Struggling to get the hunt for shale gas back up and running, the Polish government announced on March 11 that it has approved draft legislation designed to encourage investment. While the prime minister claims the action has only been accelerated by the crisis in Ukraine, the "fast track" programme is already late.
Announcing that the bill will relieve investors from the country's special taxes on shale gas in a bid to speed up exploration work, PM Donald Tusk said that the dangers of European reliance on Russian gas has put it on fast track, and that it could take effect this year, reports AP. "The idea behind the draft law is to make possible intensive exploration and extraction of shale gas," he said.
Under the new regime, taxes on exploration will not begin until 2020. Tusk also promised that the regulations will simplify and accelerate licence procedures.
"Today gas security is a fundamental prerequisite of sovereignty of every European country, including Poland," the PM continued, according to the Wall Street Journal, insisting Warsaw will do all it can to be free from "gas blackmail". Poland imports around 60% of its annual gas demand from Gazprom.
A day earlier, Tusk had criticized Germany for its heavy dependence on Russian supplies, and insisted that the issue impinges on EU sovereignty.
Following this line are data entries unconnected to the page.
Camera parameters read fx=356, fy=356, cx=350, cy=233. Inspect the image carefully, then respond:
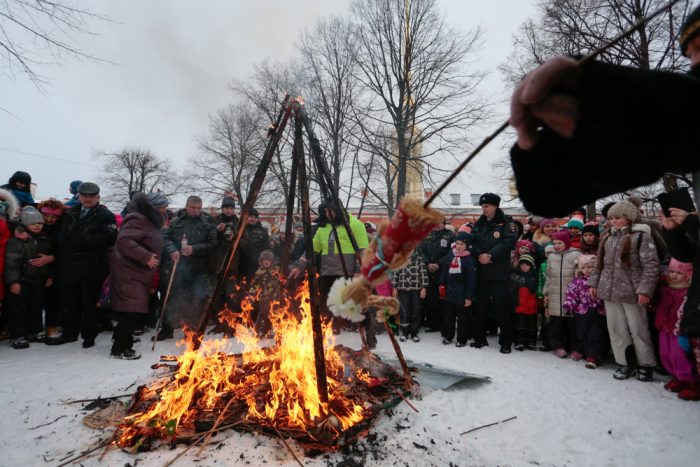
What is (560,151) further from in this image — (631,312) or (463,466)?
(631,312)

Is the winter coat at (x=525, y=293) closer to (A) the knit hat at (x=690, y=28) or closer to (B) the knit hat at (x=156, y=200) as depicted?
(A) the knit hat at (x=690, y=28)

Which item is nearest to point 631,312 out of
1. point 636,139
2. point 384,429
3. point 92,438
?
point 384,429

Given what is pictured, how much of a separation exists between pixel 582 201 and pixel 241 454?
2.87 meters

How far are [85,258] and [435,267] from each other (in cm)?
605

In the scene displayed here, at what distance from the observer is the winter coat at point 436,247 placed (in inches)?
287

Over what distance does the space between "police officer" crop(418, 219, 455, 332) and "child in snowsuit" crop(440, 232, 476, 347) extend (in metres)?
0.72

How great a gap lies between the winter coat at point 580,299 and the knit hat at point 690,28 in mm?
4609

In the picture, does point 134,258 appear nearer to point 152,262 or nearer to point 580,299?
point 152,262

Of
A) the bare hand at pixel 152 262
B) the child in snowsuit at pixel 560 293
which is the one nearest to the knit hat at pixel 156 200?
the bare hand at pixel 152 262

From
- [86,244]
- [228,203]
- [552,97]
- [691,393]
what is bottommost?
[691,393]

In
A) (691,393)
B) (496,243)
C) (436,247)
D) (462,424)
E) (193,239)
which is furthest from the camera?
(436,247)

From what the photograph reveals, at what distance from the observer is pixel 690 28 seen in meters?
1.38

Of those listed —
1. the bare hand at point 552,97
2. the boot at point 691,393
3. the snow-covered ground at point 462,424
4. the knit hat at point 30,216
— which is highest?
the bare hand at point 552,97

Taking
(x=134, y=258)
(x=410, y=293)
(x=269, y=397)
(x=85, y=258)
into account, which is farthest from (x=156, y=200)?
(x=410, y=293)
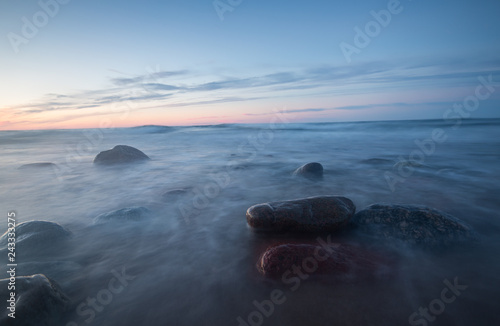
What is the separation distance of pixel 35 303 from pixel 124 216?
8.74ft

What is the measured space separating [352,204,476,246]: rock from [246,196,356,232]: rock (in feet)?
1.09

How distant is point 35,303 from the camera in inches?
92.2

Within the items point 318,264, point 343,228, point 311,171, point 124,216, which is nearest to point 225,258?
point 318,264

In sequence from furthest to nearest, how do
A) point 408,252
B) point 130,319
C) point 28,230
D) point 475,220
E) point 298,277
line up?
point 475,220 → point 28,230 → point 408,252 → point 298,277 → point 130,319

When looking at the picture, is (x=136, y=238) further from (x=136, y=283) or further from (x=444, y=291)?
(x=444, y=291)

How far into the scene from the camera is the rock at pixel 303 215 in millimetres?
3951

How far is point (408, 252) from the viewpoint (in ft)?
11.2

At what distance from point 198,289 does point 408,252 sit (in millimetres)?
2824

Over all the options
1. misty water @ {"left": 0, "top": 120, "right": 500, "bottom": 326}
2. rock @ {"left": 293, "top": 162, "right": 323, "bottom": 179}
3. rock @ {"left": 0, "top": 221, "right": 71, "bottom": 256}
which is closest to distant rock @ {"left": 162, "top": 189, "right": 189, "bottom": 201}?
misty water @ {"left": 0, "top": 120, "right": 500, "bottom": 326}

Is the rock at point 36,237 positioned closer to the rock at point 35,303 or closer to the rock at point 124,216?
the rock at point 124,216

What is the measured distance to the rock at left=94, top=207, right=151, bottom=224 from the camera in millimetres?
4879

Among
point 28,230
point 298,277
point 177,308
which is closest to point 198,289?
point 177,308

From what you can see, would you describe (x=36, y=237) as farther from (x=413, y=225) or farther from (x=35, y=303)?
(x=413, y=225)

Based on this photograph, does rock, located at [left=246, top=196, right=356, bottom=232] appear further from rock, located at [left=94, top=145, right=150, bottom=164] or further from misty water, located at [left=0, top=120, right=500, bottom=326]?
rock, located at [left=94, top=145, right=150, bottom=164]
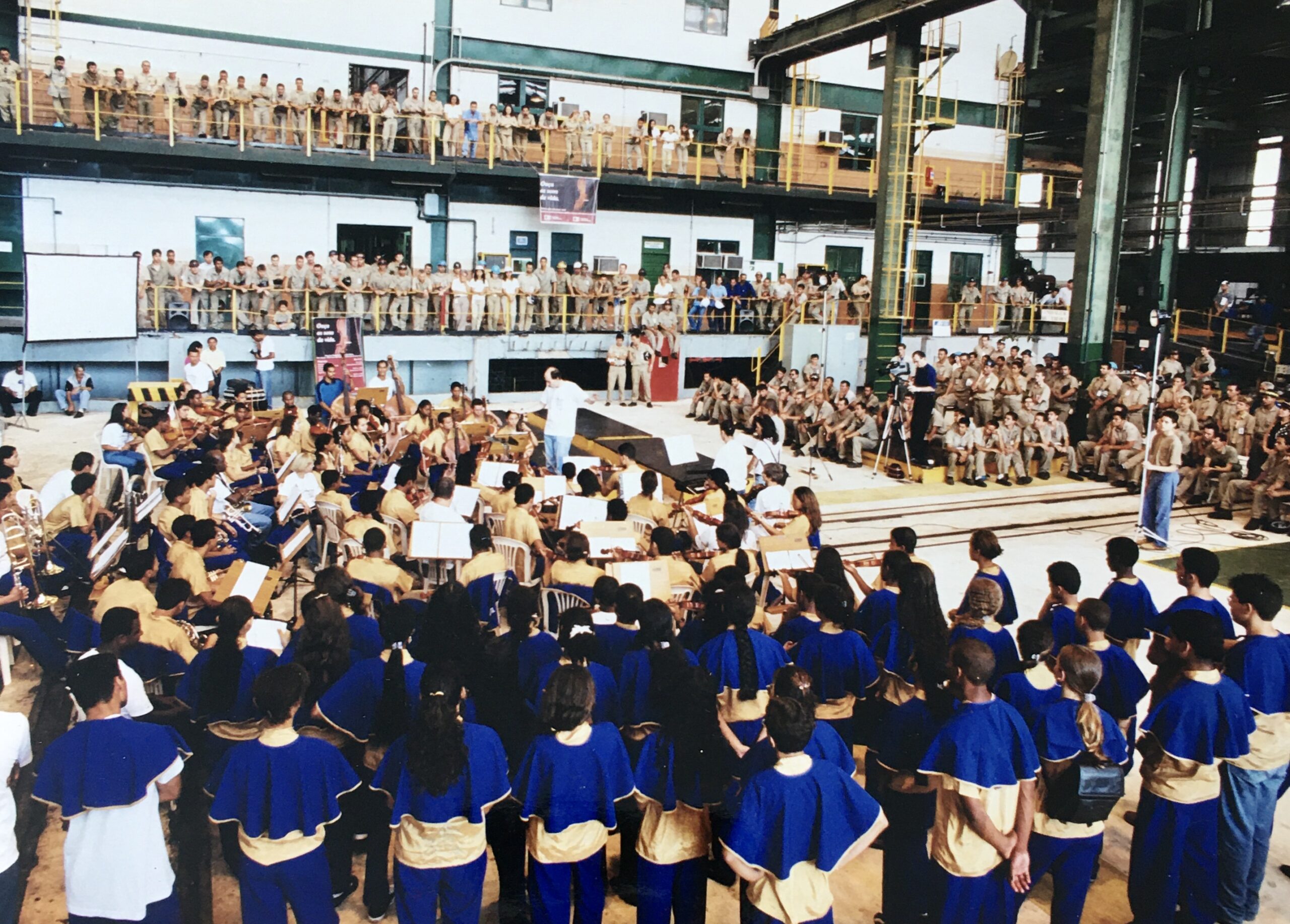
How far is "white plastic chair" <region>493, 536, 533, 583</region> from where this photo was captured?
8609 millimetres

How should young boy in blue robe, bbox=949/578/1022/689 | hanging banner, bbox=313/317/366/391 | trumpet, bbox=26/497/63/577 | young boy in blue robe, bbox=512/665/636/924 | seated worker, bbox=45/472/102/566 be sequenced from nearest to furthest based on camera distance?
young boy in blue robe, bbox=512/665/636/924
young boy in blue robe, bbox=949/578/1022/689
trumpet, bbox=26/497/63/577
seated worker, bbox=45/472/102/566
hanging banner, bbox=313/317/366/391

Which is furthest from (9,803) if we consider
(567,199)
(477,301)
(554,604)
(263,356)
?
(567,199)

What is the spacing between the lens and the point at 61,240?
21.4 m

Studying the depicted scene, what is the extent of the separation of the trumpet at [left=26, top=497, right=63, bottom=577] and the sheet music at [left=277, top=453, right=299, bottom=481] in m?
2.41

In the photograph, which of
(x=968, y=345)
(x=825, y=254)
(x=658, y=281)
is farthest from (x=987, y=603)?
(x=825, y=254)

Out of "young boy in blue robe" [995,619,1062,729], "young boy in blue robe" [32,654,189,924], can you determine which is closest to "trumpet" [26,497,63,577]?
"young boy in blue robe" [32,654,189,924]

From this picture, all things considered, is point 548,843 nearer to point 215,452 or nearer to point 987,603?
point 987,603

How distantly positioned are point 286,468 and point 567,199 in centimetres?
1549

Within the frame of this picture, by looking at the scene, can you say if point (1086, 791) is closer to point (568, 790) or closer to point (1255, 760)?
point (1255, 760)

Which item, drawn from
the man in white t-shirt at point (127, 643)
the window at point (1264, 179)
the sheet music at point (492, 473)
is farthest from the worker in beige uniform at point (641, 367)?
the window at point (1264, 179)

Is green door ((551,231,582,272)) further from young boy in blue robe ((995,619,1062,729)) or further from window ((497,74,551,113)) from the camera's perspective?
young boy in blue robe ((995,619,1062,729))

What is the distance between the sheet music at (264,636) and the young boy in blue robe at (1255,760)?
205 inches

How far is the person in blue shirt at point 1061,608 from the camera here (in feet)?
20.0

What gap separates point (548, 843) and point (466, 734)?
64 cm
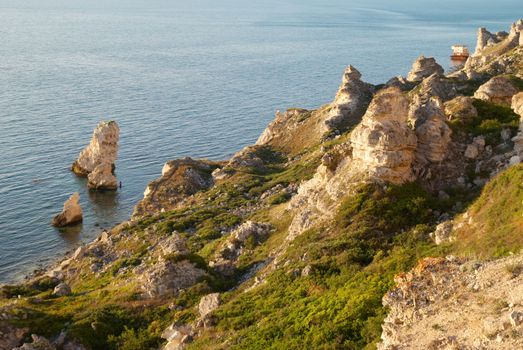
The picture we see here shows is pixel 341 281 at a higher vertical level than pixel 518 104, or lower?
lower

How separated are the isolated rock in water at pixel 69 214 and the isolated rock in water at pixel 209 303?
46.3 m

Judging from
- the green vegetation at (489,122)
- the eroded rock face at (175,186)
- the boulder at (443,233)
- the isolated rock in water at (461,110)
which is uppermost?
the isolated rock in water at (461,110)

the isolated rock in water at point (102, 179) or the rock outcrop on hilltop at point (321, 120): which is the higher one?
the rock outcrop on hilltop at point (321, 120)

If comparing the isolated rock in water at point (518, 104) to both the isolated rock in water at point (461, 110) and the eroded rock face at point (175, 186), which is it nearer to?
the isolated rock in water at point (461, 110)

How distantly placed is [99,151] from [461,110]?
65620 millimetres

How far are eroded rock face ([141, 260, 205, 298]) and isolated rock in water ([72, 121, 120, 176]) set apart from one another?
58.8m

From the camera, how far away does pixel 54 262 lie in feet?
220

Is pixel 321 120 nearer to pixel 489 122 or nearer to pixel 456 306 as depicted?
pixel 489 122

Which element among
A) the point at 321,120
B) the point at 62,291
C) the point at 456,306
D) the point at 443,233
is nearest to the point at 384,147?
the point at 443,233

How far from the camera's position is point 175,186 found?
263 feet

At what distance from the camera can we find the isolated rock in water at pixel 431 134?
42938 mm

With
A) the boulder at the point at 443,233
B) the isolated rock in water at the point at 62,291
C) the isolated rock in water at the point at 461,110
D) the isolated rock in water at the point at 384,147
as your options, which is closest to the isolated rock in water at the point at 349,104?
the isolated rock in water at the point at 461,110

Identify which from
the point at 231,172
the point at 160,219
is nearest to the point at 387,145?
the point at 160,219

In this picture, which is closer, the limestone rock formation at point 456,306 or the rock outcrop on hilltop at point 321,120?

It's an issue that's widely seen as being behind the EU's sluggish progress towards imposing economic sanctions against Moscow for its occupation of Crimea.
However, in early February - ahead of the drama in Ukraine - Tusk had claimed his government would approve new investor-friendly shale gas regulations within a fortnight. While the delay may be slight, it reflects the confusion in Warsaw over the country's energy strategy. Investors have been demanding clarity - especially concerning shale gas regulations and taxation - for some time.
Tusk offered another hostage to fortune on March 11, when he insisted the draft bill will be sent to parliament within a fortnight, and said he hopes for "speedy proceedings," especially given the Russian-Ukrainian tensions next door.
On the back of estimates of massive deposits of unconventional gas, Warsaw originally launched dreams of becoming a major gas producer in 2010. Foreign investors snapped up licences, but the enthusiasm soon waned as reserve estimates were slashed and test drilling results disappointed. Not disguising Warsaw's ire towards foreign investors, Tusk turned to pushing state-controlled companies into the fray, but huge demands for investment in new power capacity have made that a struggle.
That has seen another about-face as Poland has this year launched a new charm offensive to persuade those foreign investors still on the ground to stay and raise their efforts, and others to take another look. The first step in the new push was an announcement from London-listed San Leon in late January that it's close to producing "the first commercial shale gas flows in Europe".
Recently appointed Environment Minister Maciej Grabowski has been drafted in to spearhead the renewed push for foreign experience with drilling for shale gas and cash. "This year, I think at least 30 wells for shale gas will be made," Grabowski said in February. "To date there were 55. This year will be a turning point for shale gas".
The "six-year tax break" in particular is supposed to be "a huge incentive" to drill faster, Tusk said. Poland will charge two special taxes on oil and gas production, - one fixed on the value of production, one that takes production costs into account - which will add up to a rate of no more than 40% of revenue. That regime will now be delayed until 2020.
However, as Tamas Pletser at Erste Bank pointed out in February, Warsaw can offer whatever regulatory and tax temptations it likes, but can't overcome the fact that test drilling suggests many Polish shale gas deposits are commercially unviable. "The new law was missing for a long time, but what we really miss is the good results of the fracturing," the analyst points out.
"It seems to us that Poland cannot meet earlier expectations, even though new technologies may result in a breakthrough a few years from now," he adds. "We believe that the companies cannot change 'Mother Nature', but they can lobby for a better law and lower taxation."